Break-Even Point

Arjun Ken

Concept:

For product managers, understanding the concept of break-even point for a product’s or a feature’s profitability is very important. It’s a point where a company’s revenues equal to its costs. It gives you a clear picture of the number of units to be sold or the total sales to target.

The break-even point will help the company to know when a particular product will start making a profit. If the revenue is below the break-even point, then the company is losing money. If it’s above, then it’s making money from the product or the feature.

Example:

Let’s take an example. Mathew owns kids toy manufacturing business. He is planning to introduce a new toy called “Robo Rover”, a remote-controlled robot. He wants to know if it impacts the company’s finances and how many toys he needs to sell to make a profit. So, he decides to calculate the break-even point.

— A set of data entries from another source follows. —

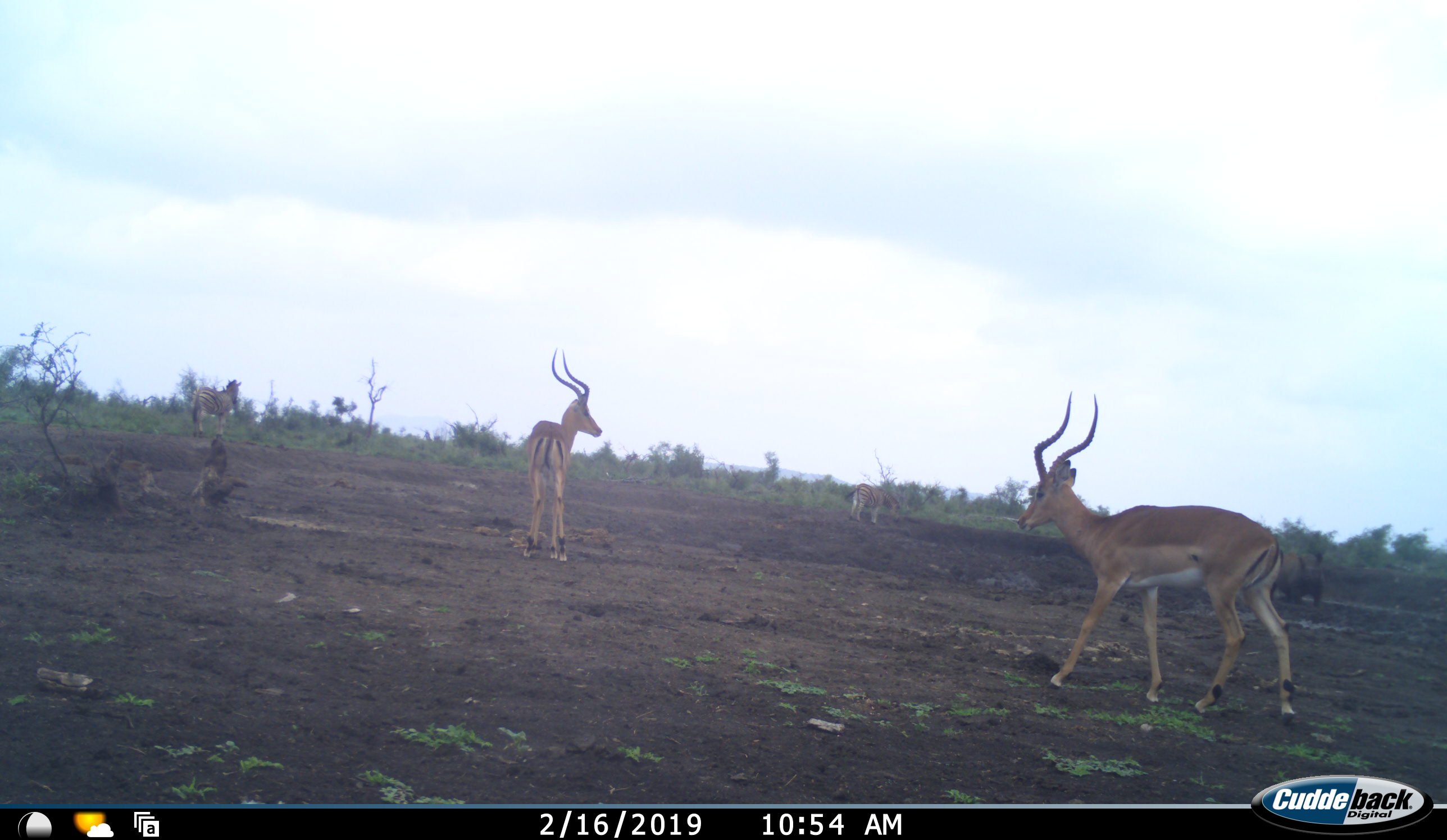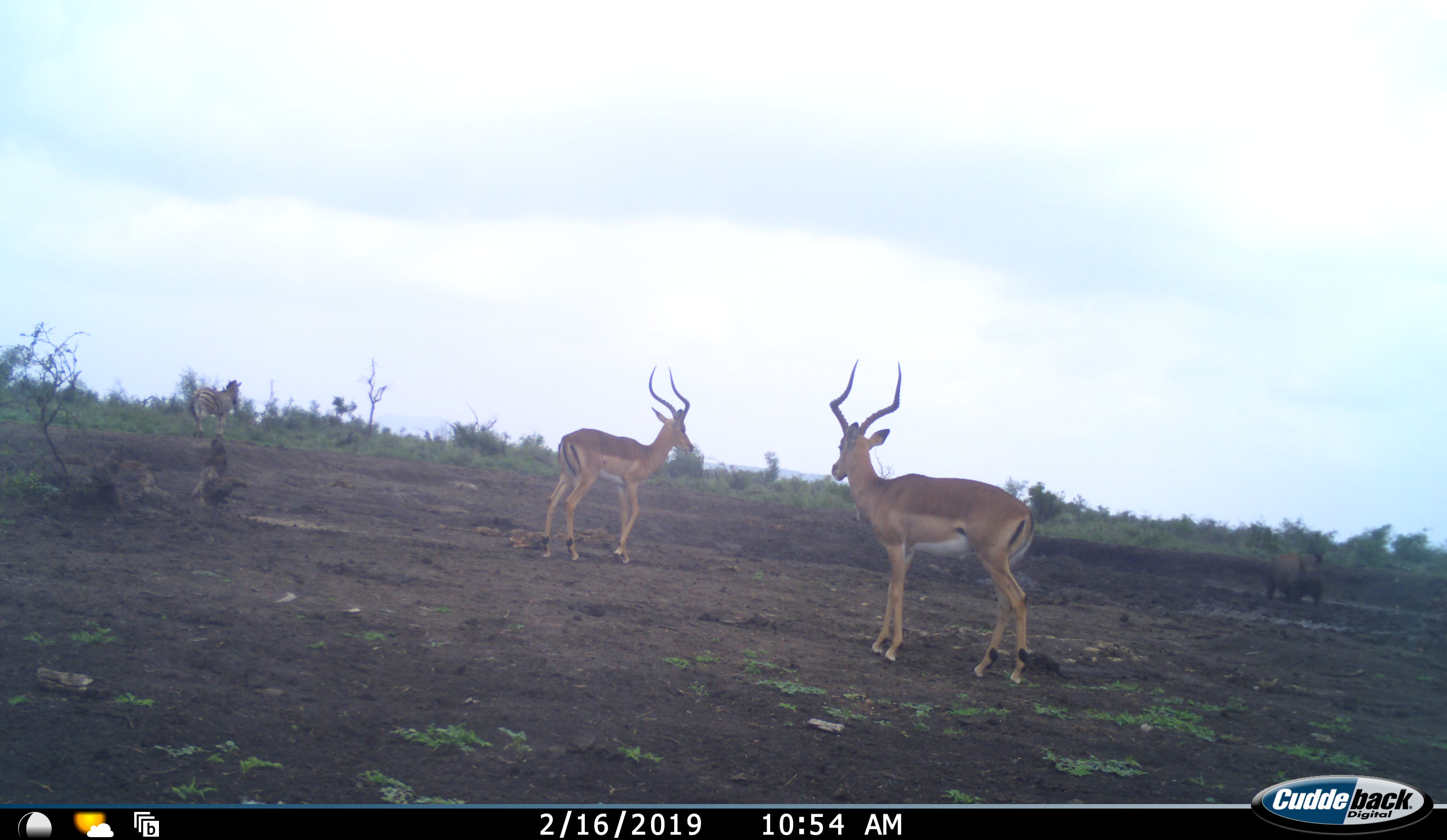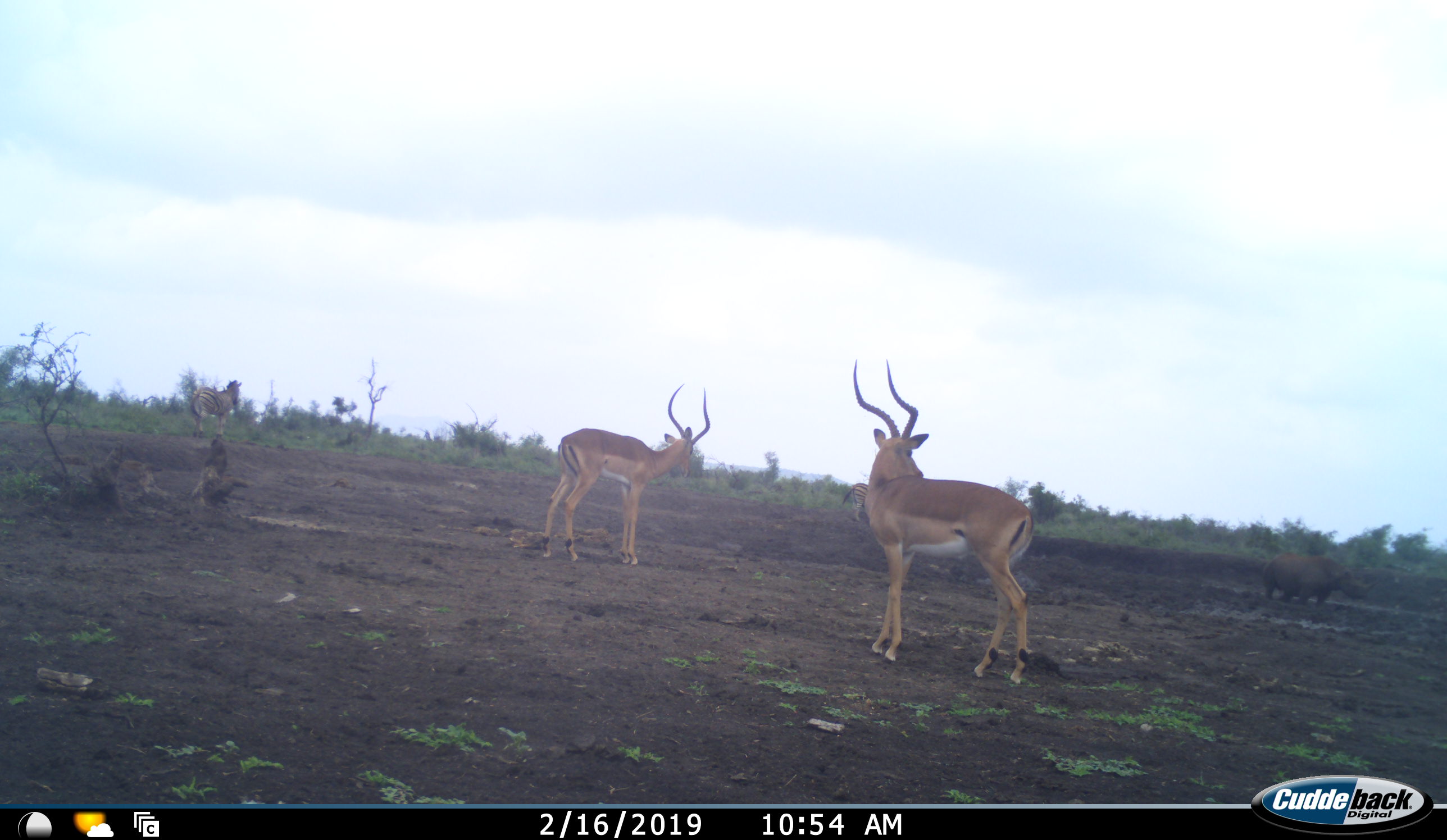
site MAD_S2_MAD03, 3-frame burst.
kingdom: Animalia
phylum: Chordata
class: Mammalia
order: Artiodactyla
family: Bovidae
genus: Aepyceros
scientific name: Aepyceros melampus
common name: impala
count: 2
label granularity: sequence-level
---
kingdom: Animalia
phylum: Chordata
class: Mammalia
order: Perissodactyla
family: Rhinocerotidae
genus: Ceratotherium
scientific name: Ceratotherium simum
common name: white rhinoceros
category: rhinoceroswhite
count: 1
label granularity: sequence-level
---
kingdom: Animalia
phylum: Chordata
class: Mammalia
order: Perissodactyla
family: Equidae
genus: Equus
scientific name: Equus quagga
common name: plains zebra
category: zebraplains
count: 2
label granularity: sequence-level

First, he estimates the cost of the product in terms of the fixed and variable cost:

Fixed Costs = $1,000 (cost of material, equipment etc) per month

Variable Costs = 2.50 per toy produced (labor cost, utility, etc.) per month

Formula to calculate Break-Even Point:

BEP = Fixed Costs / (Sales price per unit – Variable costs per unit)

If Mathew decides to sell the new Robo Rover for \$10 per toy, then the number of units he must sell to reach the break-even point is:

BEP = $1000/($10 – $2.50)
BEP = 134 units (rounded up)

This means Mathew needs to sell at least 134 toys per month to reach the break-even point.